You might be wondering how the Philippines could have it’s own version of corned beef. Well, believe it or not, we do! But as with most Pinoy things, it’s a result of brilliance and colonialism. Leave it Filipinos to find a way to take two completely different things, combine them together, and make it our own.
Whenever I would come back to the States I was always so confused when I ordered something and it would taste really, really, different from what I expected. Corned beef was one of those things. We are all familiar with Irish-American corned beef, usually served with cabbage or as a deli sandwich. So how does Pinoy corned beef differ?
Well for one, corned beef is usually eaten during breakfast, and if it’s eaten silog style it’s called cornsilog. Corny no? Sorry, couldn’t resist. It was imported to the Philippines by the Americans during occupation, and it’s something that stuck to us like spaghetti and ice cream. Our spin on the Irish-American classic is by cooking it sofritos style, a technique popular in Spanish cuisine. This mean we add in garlic, onion, and tomatoes.

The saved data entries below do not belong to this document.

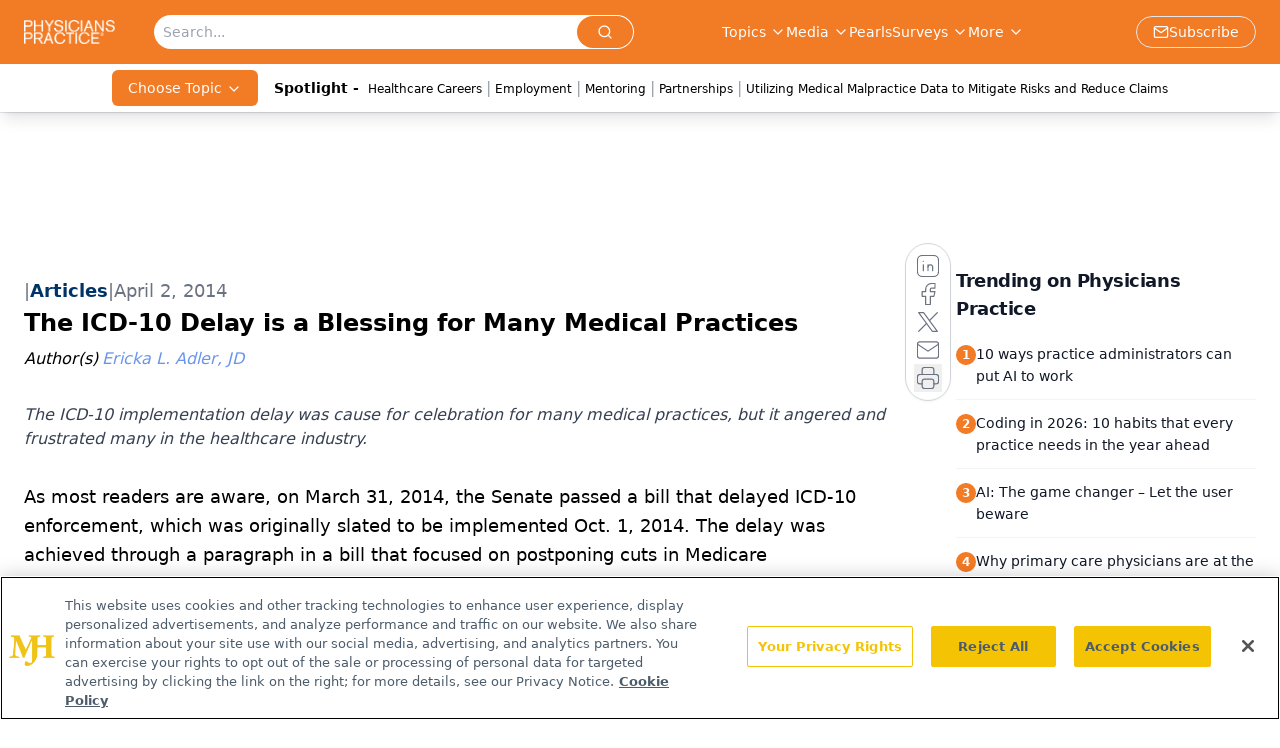

--- FILE ---
content_type: text/html; charset=utf-8
request_url: https://www.google.com/recaptcha/api2/aframe
body_size: 183
content:
<!DOCTYPE HTML><html><head><meta http-equiv="content-type" content="text/html; charset=UTF-8"></head><body><script nonce="x_fuhdvovQNUoXBwaMBpAQ">/** Anti-fraud and anti-abuse applications only. See google.com/recaptcha */ try{var clients={'sodar':'https://pagead2.googlesyndication.com/pagead/sodar?'};window.addEventListener("message",function(a){try{if(a.source===window.parent){var b=JSON.parse(a.data);var c=clients[b['id']];if(c){var d=document.createElement('img');d.src=c+b['params']+'&rc='+(localStorage.getItem("rc::a")?sessionStorage.getItem("rc::b"):"");window.document.body.appendChild(d);sessionStorage.setItem("rc::e",parseInt(sessionStorage.getItem("rc::e")||0)+1);localStorage.setItem("rc::h",'1768732751061');}}}catch(b){}});window.parent.postMessage("_grecaptcha_ready", "*");}catch(b){}</script></body></html>

--- FILE ---
content_type: application/javascript
request_url: https://api.lightboxcdn.com/z9gd/43409/www.physicianspractice.com/jsonp/z?cb=1768732738172&dre=l&callback=jQuery112407666052158192715_1768732738151&_=1768732738152
body_size: 1190
content:
jQuery112407666052158192715_1768732738151({"response":"[base64].[base64]","dre":"l","success":true});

Is it groundbreaking? No. But you don’t see a whole lot of American households eating canned corned beef anymore. However, not all brands are created equally. There are numerous brands available but my personal favorite is the one imported from New Zealand by Palm. It is a little pricier but it’s good quality canned meat. I can’t believe I just typed that.
During the 2008 FIFA World Cup, we would stay up really late to watch live matches. Or we would take a nap and wake up in time, because the matches took place around 3 or 4 a.m. UTC. One time I was at Mica’s house to watch a game and she made corned beef for a late night/early breakfast snack. Ever since that night I’ve always made my corned beef the same way, by adding Worcestershire sauce and Tabasco.